◆ Article ◆
::::::::

By Gregory M. Vecchi, Ph.D. Director of Training, SafeDefend LLC | Retired FBI Supervisory Special Agent and Chief of the FBI Behavioral Science Unit.
April 24, 2026
On April 7, 2025, Kirk Moore — a 35-year educator and principal of Pauls Valley High School in rural Oklahoma — did something that most people, even trained professionals, struggle to do in the worst moments of their lives: he decided and acted on it immediately.
A 20-year-old former student, armed with two firearms and intent on carrying out a Columbine-inspired massacre, entered the school lobby and opened fire. Rather than freeze, retreat, or wait for law enforcement, Moore charged out of a nearby doorway, tackled the gunman face-to-face, pinned him to a bench, and disarmed him — even after being shot in the leg. No other students or staff were injured.
The police chief’s assessment was unambiguous: Moore saved kids’ lives.

::::::::

◆ Data ◆
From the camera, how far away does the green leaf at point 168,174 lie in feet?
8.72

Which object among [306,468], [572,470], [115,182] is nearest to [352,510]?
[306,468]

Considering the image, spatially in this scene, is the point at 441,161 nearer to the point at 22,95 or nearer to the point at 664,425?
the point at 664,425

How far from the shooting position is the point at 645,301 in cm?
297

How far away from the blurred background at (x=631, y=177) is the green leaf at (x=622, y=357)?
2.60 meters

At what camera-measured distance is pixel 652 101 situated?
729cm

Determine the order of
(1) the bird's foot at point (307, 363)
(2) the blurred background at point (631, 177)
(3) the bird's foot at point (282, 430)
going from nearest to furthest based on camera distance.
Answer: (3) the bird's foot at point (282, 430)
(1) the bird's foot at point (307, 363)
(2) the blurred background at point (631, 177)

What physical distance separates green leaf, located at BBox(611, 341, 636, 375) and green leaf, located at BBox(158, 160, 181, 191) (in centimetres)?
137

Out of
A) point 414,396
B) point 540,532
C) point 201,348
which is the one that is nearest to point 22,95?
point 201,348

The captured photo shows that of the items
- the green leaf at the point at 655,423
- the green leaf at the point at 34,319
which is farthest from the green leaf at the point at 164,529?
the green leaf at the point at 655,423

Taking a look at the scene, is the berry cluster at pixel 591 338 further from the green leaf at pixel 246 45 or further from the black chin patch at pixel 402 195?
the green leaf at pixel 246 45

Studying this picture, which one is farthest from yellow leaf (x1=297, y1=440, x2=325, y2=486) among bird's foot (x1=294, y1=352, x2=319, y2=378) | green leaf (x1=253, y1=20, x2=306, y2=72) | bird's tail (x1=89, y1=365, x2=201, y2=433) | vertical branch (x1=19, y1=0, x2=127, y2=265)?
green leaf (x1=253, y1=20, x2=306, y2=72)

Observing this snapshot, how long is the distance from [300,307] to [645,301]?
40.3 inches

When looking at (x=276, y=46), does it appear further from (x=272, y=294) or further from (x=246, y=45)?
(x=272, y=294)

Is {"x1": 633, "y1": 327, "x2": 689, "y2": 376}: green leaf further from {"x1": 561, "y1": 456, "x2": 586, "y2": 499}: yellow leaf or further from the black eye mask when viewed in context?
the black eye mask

::::::::

◆ Your instructions ◆
Duplicate everything in the article above from "April 24, 2026" down to "on it immediately.".

◆ Exercise output ◆
April 24, 2026
On April 7, 2025, Kirk Moore — a 35-year educator and principal of Pauls Valley High School in rural Oklahoma — did something that most people, even trained professionals, struggle to do in the worst moments of their lives: he decided and acted on it immediately.